4 décembre 2022

Kad Merad milite pour la baisse des prix des places de cinéma

Photo by Lyvans Boolaky/UPtertainment/Sipa USA) Credit: Sipa USA/Alamy Live News

Dans un contexte très compliqué pour les salles obscures, surtout après les confinements et les jauges imposées, plusieurs hypothèses sont avancées pour relancer leur activité. Face à la super puissance des plates-formes de streaming comme Netflix, Disney+ ou Amazon, quelles sont leurs options pour faire revenir le public? Pour Kad Merad, il s’agit avant tout d’une question d’argent: les places de ciné sont trop chères!

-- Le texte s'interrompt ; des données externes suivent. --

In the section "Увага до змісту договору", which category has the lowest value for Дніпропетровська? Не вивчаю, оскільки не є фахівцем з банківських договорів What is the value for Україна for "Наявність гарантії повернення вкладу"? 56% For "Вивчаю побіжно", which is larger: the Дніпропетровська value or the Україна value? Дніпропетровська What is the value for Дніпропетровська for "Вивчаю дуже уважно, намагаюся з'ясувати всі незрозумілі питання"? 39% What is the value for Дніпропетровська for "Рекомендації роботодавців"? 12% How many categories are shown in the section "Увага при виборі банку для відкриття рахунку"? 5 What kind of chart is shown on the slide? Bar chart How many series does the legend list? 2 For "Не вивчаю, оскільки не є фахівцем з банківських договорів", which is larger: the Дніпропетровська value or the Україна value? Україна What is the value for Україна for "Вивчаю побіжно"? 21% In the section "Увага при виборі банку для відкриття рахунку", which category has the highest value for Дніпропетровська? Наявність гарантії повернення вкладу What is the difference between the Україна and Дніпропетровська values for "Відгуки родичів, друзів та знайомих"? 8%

L’acteur évoque le sujet qui fâche

Alors qu’il est en pleine promotion de son prochain film Citoyen d’honneur, Kad Merad a fait part de ses inquiétudes quant à l’avenir du secteur à l’antenne de RMC: «On voit, semaine après semaine, la baisse. Pourtant il n’y a plus de météo, de grèves: on n’a plus d’excuses. Je ne suis pas porte-drapeau de la profession mais je m’inquiète pour nos enfants qui veulent faire du cinéma.» a-t-il déclaré. Il ajoute que «la situation est assez critique: il faut réagir et ça passe par le public.»

Il ne s’arrête pas à ce constat et relance le débat plus qu’houleux du prix des places. Merad explique qu’une «place de cinéma, ce n’est pas donné (…) Quant on part en famille, qu’on prend deux glaces, trois bonbons, ça fait des soirées chères…» Pour lui, il faut repenser les tarifs. «Ça passera forcément par un effort économique. Baisser les prix? Peut-être! Un prix fixe comme les livres? Peut-être! Il faut s’adapter à la crise que l’on vit. Il ne faut pas attendre!» poursuit-il. Quand on sait qu’une place plein tarif coûte 14,20€ et peut aller jusqu’à 23€ pour un film projeté en 4Dx alors qu’un abonnement sur une plate-forme va coûter une dizaine d’euros en moyenne par mois, oui, l’argument économique a du sens.

Les exploitants se cachent derrière des tarifs très disparates

Christophe Maffi, président du syndicat lyonnais des exploitants de cinémas et membre de la fédération nationale des cinémas, explique aussi qu’il «y a plus de 2000 salles de cinéma en France avec une gamme de prix très variée. Il faut différencier ce qu’il se passe à Paris et dans le reste de la France.» D’autant que les pleins tarifs, mis en cause par l’acteur, ne représentent que 25 % des places vendues selon les exploitants de salles.

Richard Patry, président de la Fédération nationale des cinémas évoque que la fréquentation des salles obscures est en baisse constante. Une estimation qui tourne autour de -25 à -30 % par rapport à 2019. À défaut de proposer des solutions, les professionnels du secteur préfèrent apparemment regarder leur industrie s’effondrer. Dernier chiffre en date, alors que la fréquentation était déjà au plus bas, au mois de juillet dernier, le nombre de spectateurs avait encore chuté par rapport à 2021 soit environ -2,3%.